● Extracted data

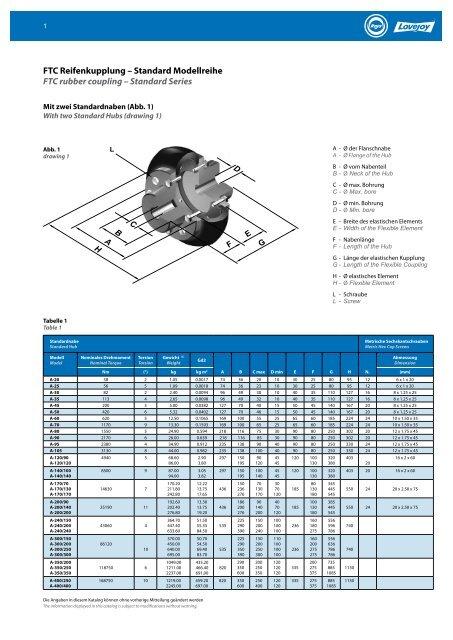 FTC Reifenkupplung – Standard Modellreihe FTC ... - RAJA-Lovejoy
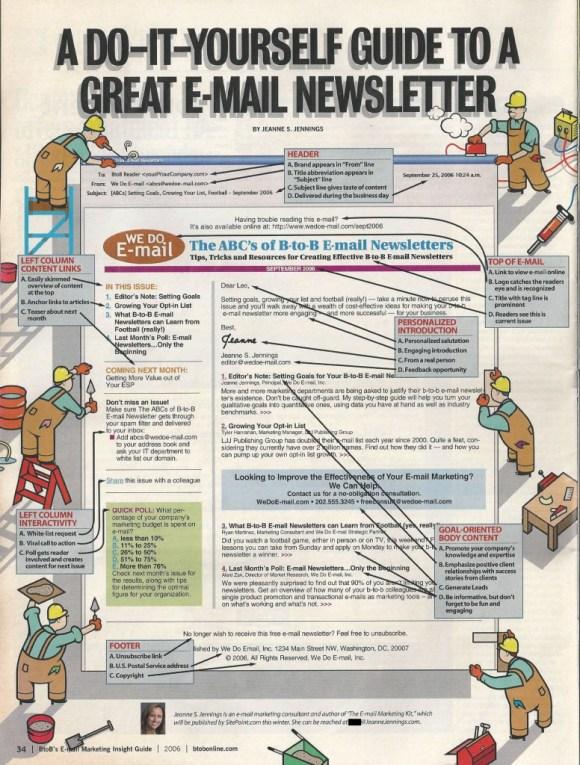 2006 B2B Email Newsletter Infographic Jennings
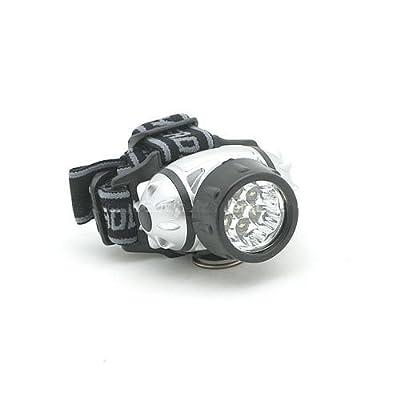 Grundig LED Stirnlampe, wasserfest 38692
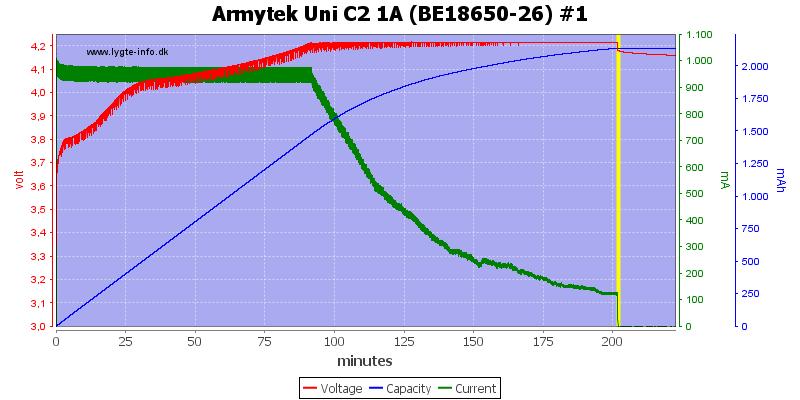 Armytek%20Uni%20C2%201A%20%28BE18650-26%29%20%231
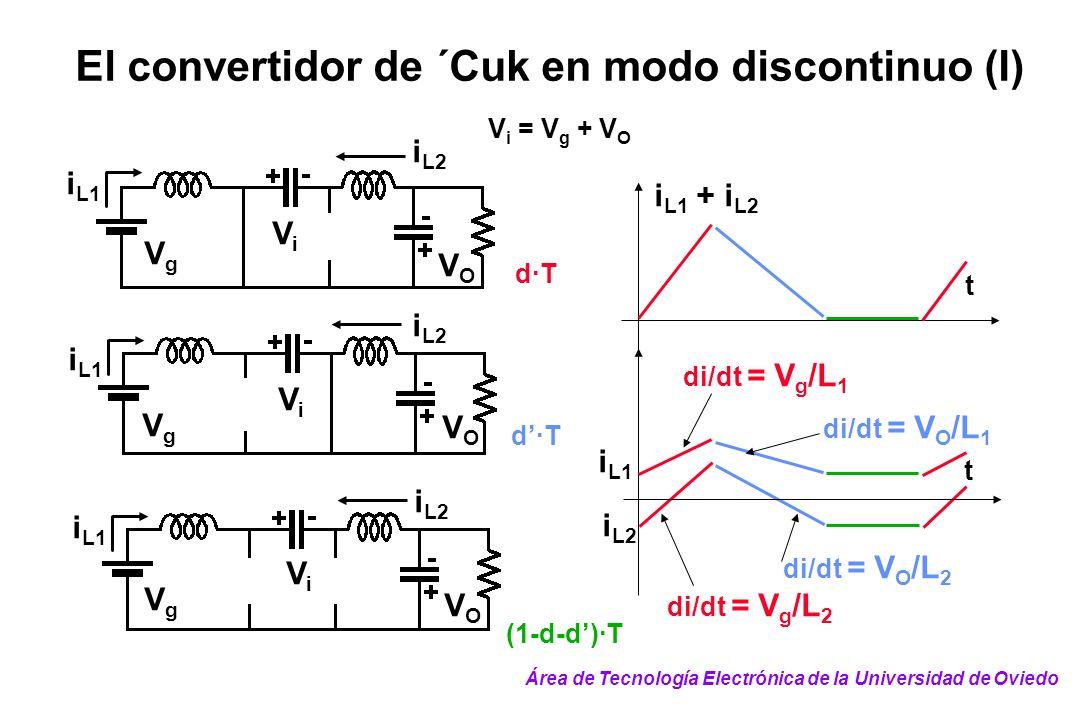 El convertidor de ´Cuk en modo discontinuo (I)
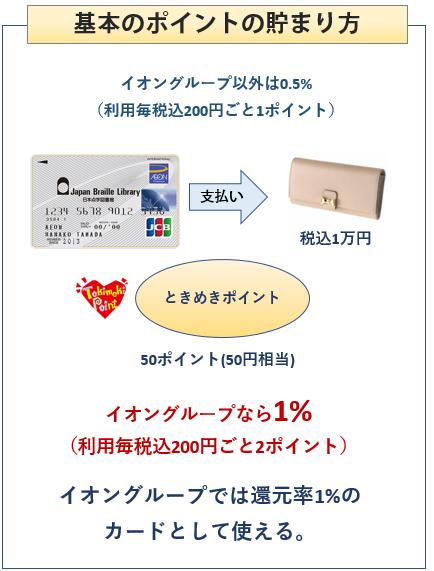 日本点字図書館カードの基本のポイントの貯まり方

● Problem requirements
The material above must be printed exactly, with its pictures left out.

● Response box
 FTC Reifenkupplung – Standard Modellreihe FTC ... - RAJA-Lovejoy
 2006 B2B Email Newsletter Infographic Jennings
 Grundig LED Stirnlampe, wasserfest 38692
 Armytek%20Uni%20C2%201A%20%28BE18650-26%29%20%231
 El convertidor de ´Cuk en modo discontinuo (I)
 日本点字図書館カードの基本のポイントの貯まり方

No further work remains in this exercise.